"Es zeichnet sich eine zukunftsorientierte Lösung ab" - Cornelia Schott formuliert vorsichtig, doch sie und ihre beiden Vorstandskollegen sind sehr zuversichtlich, dass die Zukunft des Golfclubs Haßberge so sonnig ist wie der gestrige Nachmittag. Das Gerücht von einer Insolvenz des Clubs hatte in den vergangenen Wochen die Runde gemacht und deshalb hatten die drei Vorsitzenden gestern zu einer Pressekonferenz geladen.
Im Januar hatten Cornelia Schott (Öffentlichkeitsarbeit), Michael Rakow (Golfanlage) und John Kimbrough (Sport und Finanzen) die drei Vorstandsposten übernommen. "Die finanzielle Lage war wie jedes Jahr eng, aber geordnet", so Schott. Als sich die drei Anfang März intensiver in die Finanzlage einarbeiteten und die neue Golfsaison vorbereiteten, "sah es dann doch schwierig aus". Es stand tatsächlich eine Insolvenz im Raum. Die jedoch scheint abgewendet, eine Übereinkunft mit dem Hauptgläubiger ist nach Angaben der Vorsitzenden unterschriftsreif.

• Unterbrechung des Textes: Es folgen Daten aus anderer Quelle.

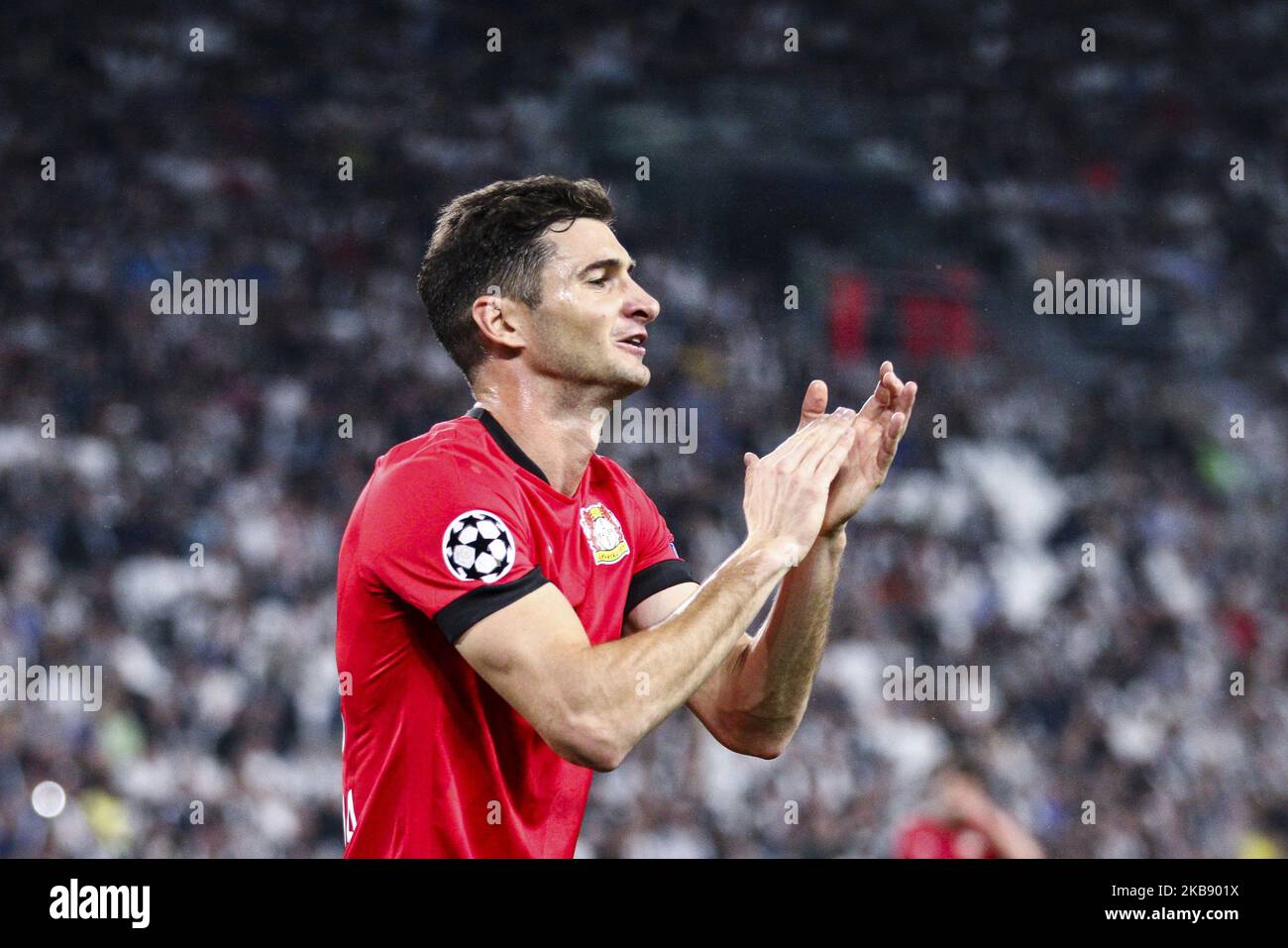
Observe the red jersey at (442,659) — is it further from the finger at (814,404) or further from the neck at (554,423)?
the finger at (814,404)

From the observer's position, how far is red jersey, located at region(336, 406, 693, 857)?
2.45 meters

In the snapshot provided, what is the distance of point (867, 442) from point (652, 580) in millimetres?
Result: 523

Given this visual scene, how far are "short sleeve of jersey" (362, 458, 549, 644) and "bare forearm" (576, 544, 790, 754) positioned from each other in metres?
0.20

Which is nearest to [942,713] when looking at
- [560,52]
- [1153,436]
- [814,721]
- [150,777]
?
[814,721]

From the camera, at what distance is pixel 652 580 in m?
2.98

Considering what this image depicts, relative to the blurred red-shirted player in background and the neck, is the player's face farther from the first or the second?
the blurred red-shirted player in background

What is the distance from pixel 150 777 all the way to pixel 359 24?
6.52m

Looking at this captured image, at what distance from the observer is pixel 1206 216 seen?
462 inches

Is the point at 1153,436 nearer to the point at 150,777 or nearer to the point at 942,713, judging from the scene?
the point at 942,713

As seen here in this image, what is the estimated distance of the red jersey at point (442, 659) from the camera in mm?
2445

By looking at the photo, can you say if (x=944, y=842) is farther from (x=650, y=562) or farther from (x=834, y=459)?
(x=834, y=459)

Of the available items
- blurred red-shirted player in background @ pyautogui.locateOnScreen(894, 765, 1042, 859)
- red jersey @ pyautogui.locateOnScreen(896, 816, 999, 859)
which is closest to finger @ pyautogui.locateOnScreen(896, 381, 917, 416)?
blurred red-shirted player in background @ pyautogui.locateOnScreen(894, 765, 1042, 859)

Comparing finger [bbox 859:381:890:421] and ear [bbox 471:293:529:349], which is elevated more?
ear [bbox 471:293:529:349]

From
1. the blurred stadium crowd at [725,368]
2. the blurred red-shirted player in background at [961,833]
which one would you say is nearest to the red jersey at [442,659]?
the blurred red-shirted player in background at [961,833]
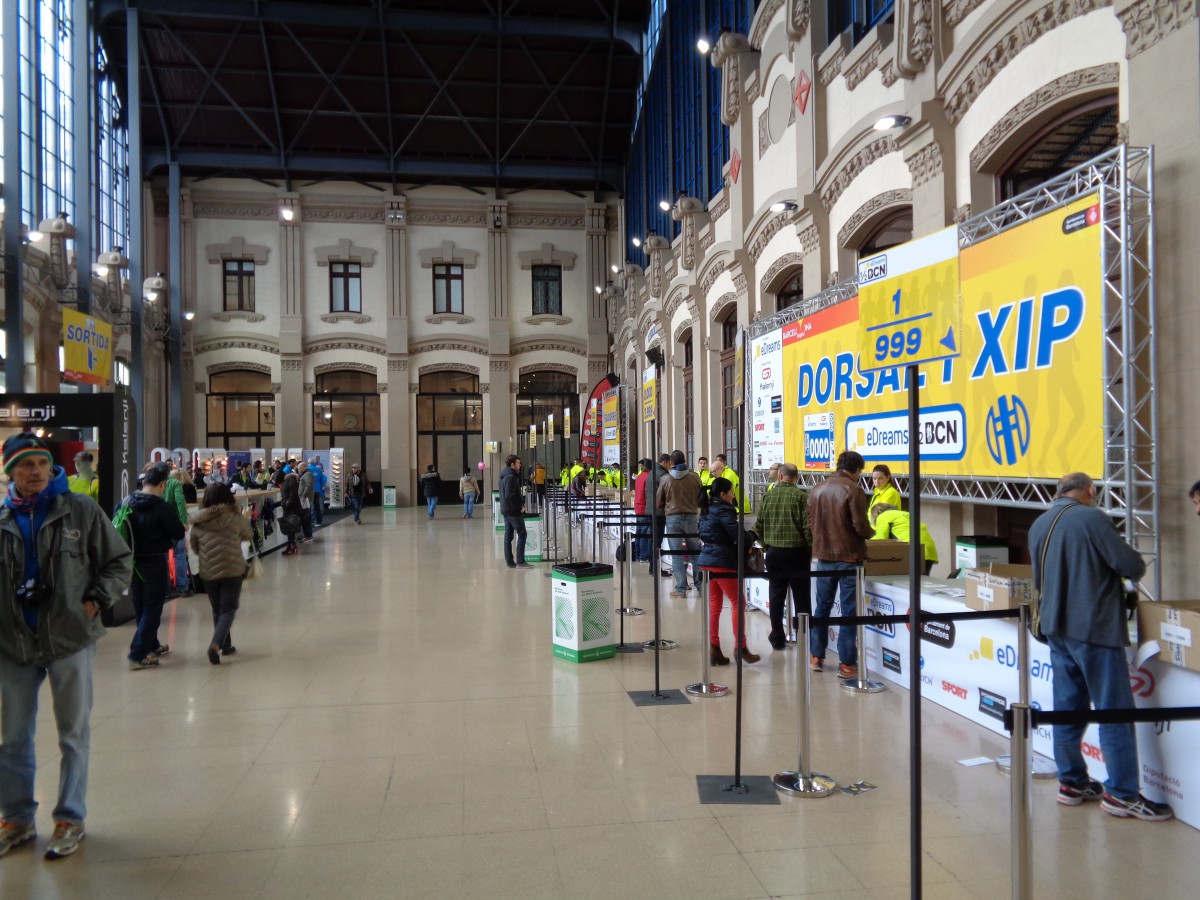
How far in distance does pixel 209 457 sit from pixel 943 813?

Sehr zuversichtlich sind die Vorsitzenden auch wegen des Verlaufs der außerordentlichen Mitgliederversammlung Mitte letzter Woche. Etwa zwei Drittel der gut 400 Mitglieder waren anwesend, und fast einstimmig stimmten sie einer Sonder-Umlage zu, um die Kassenlage des Clubs zu verbessern. "Außerdem ging ein regelrechter Ruck durch die Mitglieder. Die Hilfsbereitschaft ist groß und reicht von kostenloser Beratung über die Bereitschaft zu Eigenleistung bis hin zu Spenden", freut sich Cornelia Schott.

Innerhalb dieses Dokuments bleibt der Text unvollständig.